As the organization kicks off its campaign for public education funding, they are also launching a lawsuit against Idaho Secretary of State Lawerence Denney over Idaho’s new law regarding the ballot initiatives process, which Gov. Brad Little signed on April 17.
Reclaim Idaho and other critics of the law say it gives Idaho the most restrictive initiative process in the nation, and makes grassroots initiative campaigns virtually impossible in the Gem State. The new law requires campaigns to collect signatures from 6% of registered voters in each of Idaho’s 35 legislative districts — up from the 18 districts previously required.
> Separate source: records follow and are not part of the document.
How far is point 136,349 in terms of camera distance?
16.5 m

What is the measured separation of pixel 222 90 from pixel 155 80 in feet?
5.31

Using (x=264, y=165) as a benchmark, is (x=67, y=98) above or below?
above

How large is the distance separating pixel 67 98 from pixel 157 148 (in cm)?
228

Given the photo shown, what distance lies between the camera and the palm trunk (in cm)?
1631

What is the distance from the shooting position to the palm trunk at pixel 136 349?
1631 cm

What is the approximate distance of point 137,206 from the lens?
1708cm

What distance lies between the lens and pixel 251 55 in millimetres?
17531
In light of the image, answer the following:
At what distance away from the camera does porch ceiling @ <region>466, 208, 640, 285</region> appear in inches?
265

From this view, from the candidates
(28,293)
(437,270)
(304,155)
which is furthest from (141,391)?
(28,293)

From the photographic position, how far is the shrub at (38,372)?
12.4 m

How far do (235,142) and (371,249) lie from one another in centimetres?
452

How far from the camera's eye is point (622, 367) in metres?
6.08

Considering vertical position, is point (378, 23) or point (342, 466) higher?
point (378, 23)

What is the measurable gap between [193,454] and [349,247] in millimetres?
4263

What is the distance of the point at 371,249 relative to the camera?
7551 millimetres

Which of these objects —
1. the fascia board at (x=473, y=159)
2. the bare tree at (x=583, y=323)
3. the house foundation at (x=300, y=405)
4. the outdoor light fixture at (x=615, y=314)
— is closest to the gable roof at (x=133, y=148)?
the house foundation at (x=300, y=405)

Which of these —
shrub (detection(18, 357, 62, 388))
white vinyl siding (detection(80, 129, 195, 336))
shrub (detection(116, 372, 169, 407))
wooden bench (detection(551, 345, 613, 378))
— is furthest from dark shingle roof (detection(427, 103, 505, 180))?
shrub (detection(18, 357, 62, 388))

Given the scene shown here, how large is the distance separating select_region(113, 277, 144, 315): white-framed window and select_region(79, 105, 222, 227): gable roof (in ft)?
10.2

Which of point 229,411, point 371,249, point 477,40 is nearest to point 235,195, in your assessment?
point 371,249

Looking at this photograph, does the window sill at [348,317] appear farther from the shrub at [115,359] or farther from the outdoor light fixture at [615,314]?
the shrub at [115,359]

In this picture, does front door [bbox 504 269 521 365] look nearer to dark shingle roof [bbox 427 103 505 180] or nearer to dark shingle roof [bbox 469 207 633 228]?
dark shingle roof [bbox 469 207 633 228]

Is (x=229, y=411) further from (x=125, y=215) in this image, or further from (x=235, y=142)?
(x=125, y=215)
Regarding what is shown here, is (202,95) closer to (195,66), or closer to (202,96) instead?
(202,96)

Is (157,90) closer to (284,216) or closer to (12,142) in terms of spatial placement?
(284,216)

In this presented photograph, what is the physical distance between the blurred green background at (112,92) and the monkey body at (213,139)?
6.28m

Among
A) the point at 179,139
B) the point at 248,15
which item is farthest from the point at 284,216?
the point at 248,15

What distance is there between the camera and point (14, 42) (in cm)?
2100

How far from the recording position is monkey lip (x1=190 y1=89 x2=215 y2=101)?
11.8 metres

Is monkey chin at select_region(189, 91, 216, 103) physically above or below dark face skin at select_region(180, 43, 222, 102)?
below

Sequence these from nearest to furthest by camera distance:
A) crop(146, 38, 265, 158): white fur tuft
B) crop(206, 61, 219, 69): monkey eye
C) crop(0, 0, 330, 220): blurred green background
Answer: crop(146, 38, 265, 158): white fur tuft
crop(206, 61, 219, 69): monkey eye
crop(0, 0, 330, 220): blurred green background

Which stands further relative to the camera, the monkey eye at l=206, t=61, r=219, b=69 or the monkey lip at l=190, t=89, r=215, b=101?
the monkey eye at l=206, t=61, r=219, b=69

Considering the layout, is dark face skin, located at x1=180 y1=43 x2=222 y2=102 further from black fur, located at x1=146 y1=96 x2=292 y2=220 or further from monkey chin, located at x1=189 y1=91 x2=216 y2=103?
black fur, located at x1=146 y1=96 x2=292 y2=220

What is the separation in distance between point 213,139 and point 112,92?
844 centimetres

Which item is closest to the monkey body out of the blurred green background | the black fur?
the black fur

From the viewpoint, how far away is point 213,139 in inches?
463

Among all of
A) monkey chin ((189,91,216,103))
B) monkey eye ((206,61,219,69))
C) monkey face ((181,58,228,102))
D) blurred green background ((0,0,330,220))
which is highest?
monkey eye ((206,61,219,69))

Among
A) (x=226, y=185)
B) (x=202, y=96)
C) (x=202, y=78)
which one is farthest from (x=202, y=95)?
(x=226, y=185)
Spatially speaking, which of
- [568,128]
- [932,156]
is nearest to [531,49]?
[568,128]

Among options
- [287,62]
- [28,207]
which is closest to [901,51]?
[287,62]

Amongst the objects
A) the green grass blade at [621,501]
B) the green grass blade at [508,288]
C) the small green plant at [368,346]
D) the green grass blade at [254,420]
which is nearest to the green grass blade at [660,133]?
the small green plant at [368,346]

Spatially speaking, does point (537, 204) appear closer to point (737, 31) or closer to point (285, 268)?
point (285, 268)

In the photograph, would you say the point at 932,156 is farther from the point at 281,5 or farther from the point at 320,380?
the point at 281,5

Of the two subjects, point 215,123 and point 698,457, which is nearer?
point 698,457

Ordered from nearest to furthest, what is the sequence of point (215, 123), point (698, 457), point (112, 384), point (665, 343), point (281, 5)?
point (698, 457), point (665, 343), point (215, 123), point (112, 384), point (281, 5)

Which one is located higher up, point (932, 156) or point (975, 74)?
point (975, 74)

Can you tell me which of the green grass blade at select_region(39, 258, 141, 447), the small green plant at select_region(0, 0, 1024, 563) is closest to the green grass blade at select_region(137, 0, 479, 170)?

“The people of Idaho retained for themselves a constitutional right to make or repeal laws,” the group argues in its petition against the state. “At the same time, they gave the Legislature a trust responsibility to enact the methods and procedures for exercising the right. Over the years, the Legislature has exploited its limited power, imposing increasingly byzantine and unreasonable requirements for the proponents of initiatives or referendums to qualify their petitions for the ballot.
“This campaign of death-by-a-thousand-cuts reached its apotheosis in this 2021 legislative session,” the petition continues, “when the Legislature passed Senate Bill 1110, which contains the most stringent requirements for signature collecting in the nation … These requirements unreasonably burden the core fundamental right and are unconstitutional.”
In the event that Reclaim Idaho prevails in court, the organization will immediately begin a signature drive to place the Quality Education Act on the ballot.
“Idaho is dead last out of 50 states in education funding per student, but our legislators believe the big problem to be addressed is teachers ‘indoctrinating’ students,” said Reclaim Idaho co-founder Luke Mayville. “What a slap in the face to the teachers of our state. It’s time to stop attacking our educators and to start investing in them.”
In the event that Reclaim Idaho does not win the lawsuit, and the new law remains intact, the organization will likely put its campaign for education funding on hold and instead launch a signature drive to qualify the Initiative Rights Act for the ballot.
The Initiative Rights Act, also recently filed by Reclaim Idaho, would restore the signature requirements that existed in 2012: 6% of registered voters statewide, without regard to where those voters live. For most of Idaho history, there was no geographic-distribution requirement for signature drives, according to organizers. The first such requirement did not appear until 1997.